2016–17 UEFA Women's Champions League qualifying round

Tournament details
- Dates: 23–28 August 2016
- Teams: 36 (from 36 associations)

Tournament statistics
- Matches played: 54
- Goals scored: 256 (4.74 per match)
- Attendance: 13,203 (245 per match)
- Top scorer: Alexandra Lunca (7 goals)

= 2016–17 UEFA Women's Champions League qualifying round =

Women's Champions League

The 2016–17 UEFA Women's Champions League qualifying round was played on 23, 25 and 28 August 2016. A total of 36 teams competed in the qualifying round to decide nine of the 32 places in the knockout phase of the 2016–17 UEFA Women's Champions League.

==Draw==
The draw was held on 24 June 2016, 13:30 CEST, at the UEFA headquarters in Nyon, Switzerland. The 36 teams were allocated into four seeding positions based on their UEFA club coefficients at the beginning of the season. They were drawn into nine groups of four containing one team from each of the four seeding positions. First, the nine teams which were pre-selected as hosts were drawn from their own designated pot and allocated to their respective group as per their seeding positions. Next, the remaining 27 teams were drawn from their respective pot which were allocated according to their seeding positions.

Based on the decision taken by the UEFA Emergency Panel at its meeting in Paris on 9 June 2016, teams from Serbia (Spartak Subotica) or Bosnia and Herzegovina (SFK 2000) would not be drawn against teams from Kosovo (Hajvalia).

Below are the 36 teams which participated in the qualifying round (with their 2016 UEFA club coefficients, which took into account their performance in European competitions from 2011–12 to 2015–16 plus 33% of their association coefficient from the same time span), with the nine teams which were pre-selected as hosts marked by (H).

| Key to colours |
|---|
| Group winners advance to the round of 32 |

Seeding position 1
| Team | Coeff |
|---|---|
| SUI Zürich | 34.240 |
| CYP Apollon Limassol (H) | 23.940 |
| BEL Standard Liège | 22.610 |
| NED Twente (H) | 21.600 |
| ROU Olimpia Cluj | 21.280 |
| SRB Spartak Subotica | 19.950 |
| KAZ BIIK Kazygurt | 17.270 |
| FIN PK-35 Vantaa (H) | 16.290 |
| BIH SFK 2000 (H) | 14.630 |

Seeding position 2
| Team | Coeff |
|---|---|
| LTU Gintra Universitetas | 13.965 |
| TUR Konak Belediyespor | 13.795 |
| POL Medyk Konin (H) | 13.445 |
| SVN Pomurje (H) | 11.970 |
| CRO Osijek (H) | 11.970 |
| UKR Zhytlobud Kharkiv | 11.300 |
| GRE PAOK | 10.305 |
| NOR Avaldsnes IL | 9.405 |
| BUL NSA Sofia | 8.645 |

Seeding position 3
| Team | Coeff |
|---|---|
| EST Pärnu JK | 7.980 |
| BLR FC Minsk | 7.800 |
| HUN Ferencváros | 6.455 |
| SVK Slovan Bratislava | 5.815 |
| IRL Wexford Youths (H) | 5.630 |
| POR CF Benfica | 5.465 |
| ISL Breiðablik | 5.445 |
| FRO KÍ Klaksvík | 3.990 |
| ISR Ramat HaSharon | 2.640 |

Seeding position 4
| Team | Coeff |
|---|---|
| ALB Vllaznia | 1.995 |
| WAL Cardiff Met. (H) | 1.660 |
| LVA Rīgas FS | 1.330 |
| MKD ŽFK Dragon 2014 | 0.990 |
| NIR Newry City | 0.990 |
| MLT Hibernians | 0.665 |
| MNE Breznica | 0.330 |
| MDA ARF Criuleni | 0.000 |
| KOS Hajvalia | — |

==Format==
In each group, teams played against each other in a round-robin mini-tournament at the pre-selected hosts. The nine group winners advanced to the round of 32 to join the 23 teams which qualified directly.

→ **What is being asked**
Answer these questions from the qualifying-round article:
(a) On what date and at what location was the draw held?
(b) Who was the top scorer, and with how many goals?
(c) How many teams qualified directly for the round of 32?
The records are separate material and are unrelated to the text above.

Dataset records

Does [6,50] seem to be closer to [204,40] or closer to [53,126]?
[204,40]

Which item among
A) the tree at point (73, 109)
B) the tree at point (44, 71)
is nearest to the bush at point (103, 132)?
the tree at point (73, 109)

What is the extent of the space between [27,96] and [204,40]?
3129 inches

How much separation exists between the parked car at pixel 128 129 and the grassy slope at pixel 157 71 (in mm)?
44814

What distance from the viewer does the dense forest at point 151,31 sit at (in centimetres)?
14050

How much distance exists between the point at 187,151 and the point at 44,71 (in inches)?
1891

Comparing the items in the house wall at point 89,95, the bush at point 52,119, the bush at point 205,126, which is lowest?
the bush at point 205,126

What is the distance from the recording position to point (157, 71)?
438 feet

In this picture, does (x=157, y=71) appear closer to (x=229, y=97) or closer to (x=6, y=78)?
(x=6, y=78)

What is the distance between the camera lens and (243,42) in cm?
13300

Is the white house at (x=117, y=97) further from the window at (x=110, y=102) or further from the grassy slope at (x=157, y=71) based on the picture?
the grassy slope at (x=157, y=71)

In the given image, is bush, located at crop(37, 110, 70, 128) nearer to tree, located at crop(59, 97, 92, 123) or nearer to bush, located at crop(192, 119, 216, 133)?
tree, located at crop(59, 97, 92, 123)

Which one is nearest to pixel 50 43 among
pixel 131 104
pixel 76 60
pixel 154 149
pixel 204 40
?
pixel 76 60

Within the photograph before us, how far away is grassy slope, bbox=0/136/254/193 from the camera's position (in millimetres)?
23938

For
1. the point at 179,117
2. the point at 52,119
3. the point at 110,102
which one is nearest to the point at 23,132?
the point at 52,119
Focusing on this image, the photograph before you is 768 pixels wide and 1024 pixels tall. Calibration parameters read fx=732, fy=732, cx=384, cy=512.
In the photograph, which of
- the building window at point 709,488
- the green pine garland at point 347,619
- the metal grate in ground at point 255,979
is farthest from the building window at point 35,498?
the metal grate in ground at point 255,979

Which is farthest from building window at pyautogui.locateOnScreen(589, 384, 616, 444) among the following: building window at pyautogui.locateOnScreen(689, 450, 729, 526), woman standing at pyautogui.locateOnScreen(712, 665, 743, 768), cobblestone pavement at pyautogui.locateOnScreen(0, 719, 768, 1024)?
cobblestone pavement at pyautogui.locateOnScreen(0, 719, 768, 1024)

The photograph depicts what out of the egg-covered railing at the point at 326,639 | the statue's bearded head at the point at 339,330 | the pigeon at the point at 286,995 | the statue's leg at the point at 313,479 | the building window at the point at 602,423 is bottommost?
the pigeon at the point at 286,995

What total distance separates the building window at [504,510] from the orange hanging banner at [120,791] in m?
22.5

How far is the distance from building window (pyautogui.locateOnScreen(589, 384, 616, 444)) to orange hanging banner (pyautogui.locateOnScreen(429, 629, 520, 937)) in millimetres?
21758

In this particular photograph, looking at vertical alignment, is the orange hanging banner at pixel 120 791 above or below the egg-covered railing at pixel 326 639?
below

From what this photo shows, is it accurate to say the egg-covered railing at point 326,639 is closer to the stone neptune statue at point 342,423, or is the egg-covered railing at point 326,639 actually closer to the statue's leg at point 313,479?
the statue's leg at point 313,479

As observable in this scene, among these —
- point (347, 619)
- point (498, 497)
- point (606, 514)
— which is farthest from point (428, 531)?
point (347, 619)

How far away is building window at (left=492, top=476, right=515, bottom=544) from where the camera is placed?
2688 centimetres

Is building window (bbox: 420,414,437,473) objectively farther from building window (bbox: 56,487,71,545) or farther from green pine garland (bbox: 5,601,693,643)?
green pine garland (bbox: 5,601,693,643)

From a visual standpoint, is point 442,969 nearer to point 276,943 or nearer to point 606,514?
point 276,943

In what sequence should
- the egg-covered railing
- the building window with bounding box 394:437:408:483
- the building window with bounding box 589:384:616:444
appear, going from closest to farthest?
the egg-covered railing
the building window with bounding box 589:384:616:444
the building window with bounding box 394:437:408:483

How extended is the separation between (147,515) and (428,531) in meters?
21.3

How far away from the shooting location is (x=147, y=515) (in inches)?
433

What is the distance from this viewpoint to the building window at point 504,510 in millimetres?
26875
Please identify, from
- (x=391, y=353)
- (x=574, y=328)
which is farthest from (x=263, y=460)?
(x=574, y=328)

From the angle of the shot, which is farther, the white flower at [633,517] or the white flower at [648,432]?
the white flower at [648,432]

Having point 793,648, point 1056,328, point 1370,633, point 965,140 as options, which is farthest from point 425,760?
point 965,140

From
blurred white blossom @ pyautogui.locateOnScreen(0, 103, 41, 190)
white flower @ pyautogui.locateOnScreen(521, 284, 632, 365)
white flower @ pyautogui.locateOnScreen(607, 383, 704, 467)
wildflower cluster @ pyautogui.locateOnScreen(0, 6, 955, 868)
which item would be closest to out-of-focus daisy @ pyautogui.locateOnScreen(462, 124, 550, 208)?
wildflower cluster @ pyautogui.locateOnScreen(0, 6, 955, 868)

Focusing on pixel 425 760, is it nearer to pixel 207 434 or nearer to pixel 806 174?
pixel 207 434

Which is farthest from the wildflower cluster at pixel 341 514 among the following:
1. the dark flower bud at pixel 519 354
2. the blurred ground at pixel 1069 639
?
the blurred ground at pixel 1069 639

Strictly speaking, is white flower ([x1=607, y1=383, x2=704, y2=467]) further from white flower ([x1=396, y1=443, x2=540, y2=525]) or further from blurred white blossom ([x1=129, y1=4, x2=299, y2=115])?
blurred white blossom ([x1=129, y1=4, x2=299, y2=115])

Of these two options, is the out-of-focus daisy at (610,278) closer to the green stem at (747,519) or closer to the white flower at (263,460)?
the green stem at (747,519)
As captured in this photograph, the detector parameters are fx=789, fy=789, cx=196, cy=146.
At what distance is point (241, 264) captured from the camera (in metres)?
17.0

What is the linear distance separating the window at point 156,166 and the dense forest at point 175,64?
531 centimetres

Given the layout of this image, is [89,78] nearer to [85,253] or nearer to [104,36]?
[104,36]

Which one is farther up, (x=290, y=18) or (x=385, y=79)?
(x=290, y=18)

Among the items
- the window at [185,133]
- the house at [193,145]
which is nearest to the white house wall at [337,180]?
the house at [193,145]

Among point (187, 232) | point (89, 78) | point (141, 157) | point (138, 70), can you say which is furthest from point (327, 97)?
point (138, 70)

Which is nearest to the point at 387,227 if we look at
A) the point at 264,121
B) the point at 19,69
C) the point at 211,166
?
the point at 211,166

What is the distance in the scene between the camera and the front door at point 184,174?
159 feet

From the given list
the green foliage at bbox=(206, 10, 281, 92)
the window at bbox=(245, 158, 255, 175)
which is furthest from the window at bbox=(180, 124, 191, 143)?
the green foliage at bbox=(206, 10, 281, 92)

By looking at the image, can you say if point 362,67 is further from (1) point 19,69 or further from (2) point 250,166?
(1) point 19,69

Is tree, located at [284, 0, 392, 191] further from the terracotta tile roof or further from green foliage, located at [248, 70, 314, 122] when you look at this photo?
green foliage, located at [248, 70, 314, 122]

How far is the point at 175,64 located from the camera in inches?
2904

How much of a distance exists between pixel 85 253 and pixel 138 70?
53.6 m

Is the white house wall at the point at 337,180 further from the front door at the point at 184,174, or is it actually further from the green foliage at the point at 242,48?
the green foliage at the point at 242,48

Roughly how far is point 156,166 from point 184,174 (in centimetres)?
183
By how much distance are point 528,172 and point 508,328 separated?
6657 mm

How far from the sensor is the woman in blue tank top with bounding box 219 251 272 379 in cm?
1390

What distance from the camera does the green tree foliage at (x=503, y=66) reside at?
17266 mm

→ **Final answer**
(a) 24 June 2016, at the UEFA headquarters in Nyon, Switzerland
(b) Alexandra Lunca, with 7 goals
(c) 23